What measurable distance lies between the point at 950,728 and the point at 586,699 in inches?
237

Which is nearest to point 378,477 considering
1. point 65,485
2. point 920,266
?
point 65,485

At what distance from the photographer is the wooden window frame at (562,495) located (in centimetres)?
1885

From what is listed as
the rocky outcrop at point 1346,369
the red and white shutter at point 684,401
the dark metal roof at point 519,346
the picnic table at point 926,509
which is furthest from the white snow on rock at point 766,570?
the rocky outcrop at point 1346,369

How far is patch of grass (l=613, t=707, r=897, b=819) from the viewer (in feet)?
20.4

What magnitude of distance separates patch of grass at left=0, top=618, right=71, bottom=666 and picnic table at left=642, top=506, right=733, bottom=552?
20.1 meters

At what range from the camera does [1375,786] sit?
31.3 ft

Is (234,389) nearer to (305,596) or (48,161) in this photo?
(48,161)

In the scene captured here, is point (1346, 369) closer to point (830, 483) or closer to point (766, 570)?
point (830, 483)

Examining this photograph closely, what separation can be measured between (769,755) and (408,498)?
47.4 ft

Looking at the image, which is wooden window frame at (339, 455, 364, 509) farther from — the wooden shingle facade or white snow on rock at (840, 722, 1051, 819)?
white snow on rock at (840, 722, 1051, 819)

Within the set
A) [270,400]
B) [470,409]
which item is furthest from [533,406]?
• • • •
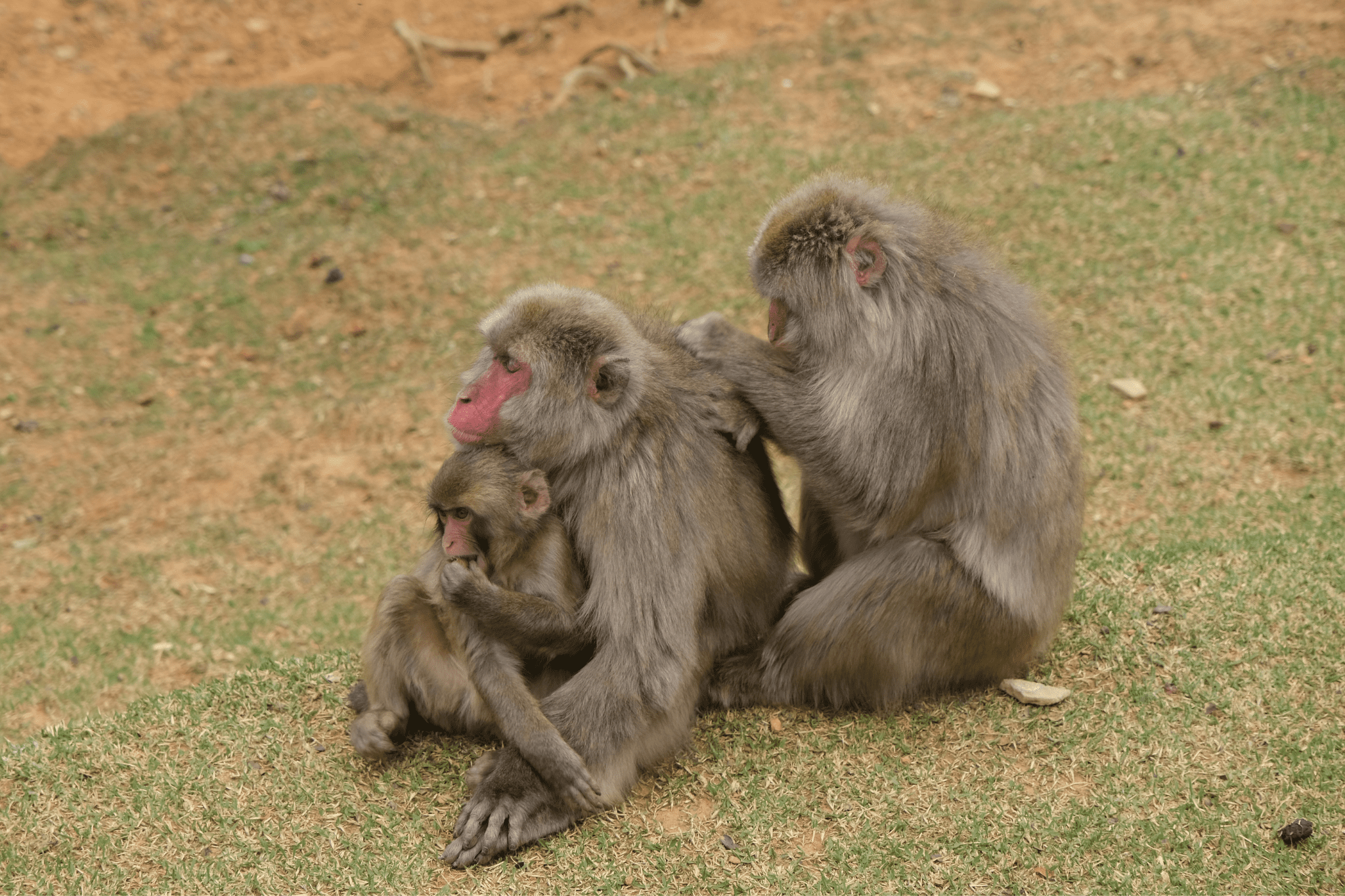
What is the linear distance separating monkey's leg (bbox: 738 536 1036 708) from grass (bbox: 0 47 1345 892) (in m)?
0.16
• • • •
** ZADANIE **
Proszę wyodrębnić i przepisać bez zmian wiersze, zaczynając od wiersza zawierającego „Within the set” i kończąc na wierszu zawierającym „which item is furthest from [533,406]?”, oba włącznie.

** ROZWIĄZANIE ZADANIA **
Within the set
A) [270,400]
B) [470,409]
which item is furthest from [533,406]?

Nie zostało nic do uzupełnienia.